The output is related to the input using the following function

$$y_i = 3x_{i,1} + x^2 exp(x_{i,1}) + \epsilon_i$$

where $\epsilon$ is an independently and identically distributed (i.i.d.) random variable and $i = 1,2,\dots,n$ is an index of examples (or observations)

In [None]:
import numpy as np
import pandas as pd
import matplotlib.pyplot as plt
import seaborn as sns
%matplotlib inline

n = 200 # number of examples (or observations)

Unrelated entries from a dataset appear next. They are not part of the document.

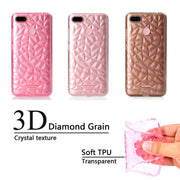 Back Cover For Xiaomi Redmi 6 Case Transparent Soft TPU 3D Diamond Pattern Mobile Phone Cases For Redmi 6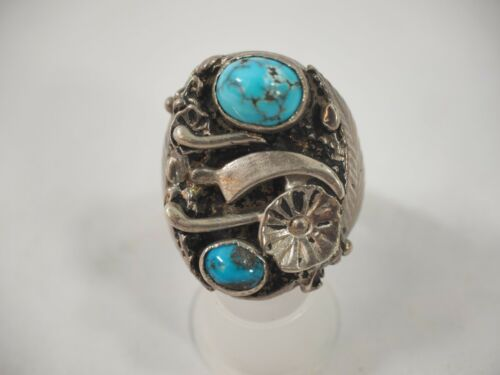 Sharp Vintage Two stone Turquoise Swirl design Ring Sterling Silver size 11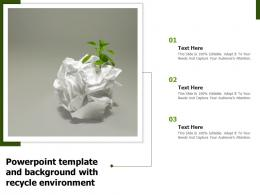 Powerpoint Template And Background With Recycle Environment
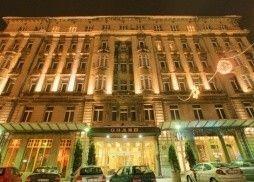 Hotel Grand w Łodzi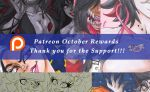 Patreon MOnth of October Rewards by BetaoftheBass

# Generate a set of n random numbers from a standard normal distribution
epsilon = np.random.randn(n)

# Generate a set of n random numbers from a uniform[0,1] distribution; name it x1
# and create another variable, which we name x2, from x1
x1 = np.random.uniform(0,1,n)
x2 = 1. / (1. + np.exp(-np.power(x1,3))) + 0.5*epsilon
x3 = np.random.randn(n)

X = pd.DataFrame({'x1':x1, 'x2':x2})

# Create the data generating mechanism
y = 3*x1 + np.power(x1,2)*np.exp(x1) + 0.8*x2 + 0.5*x3 + epsilon

## Split the data into a Training and Validation Set

In [None]:
from sklearn.model_selection import train_test_split
X_train, X_test, y_train, y_test = train_test_split(X, y, test_size = 0.5)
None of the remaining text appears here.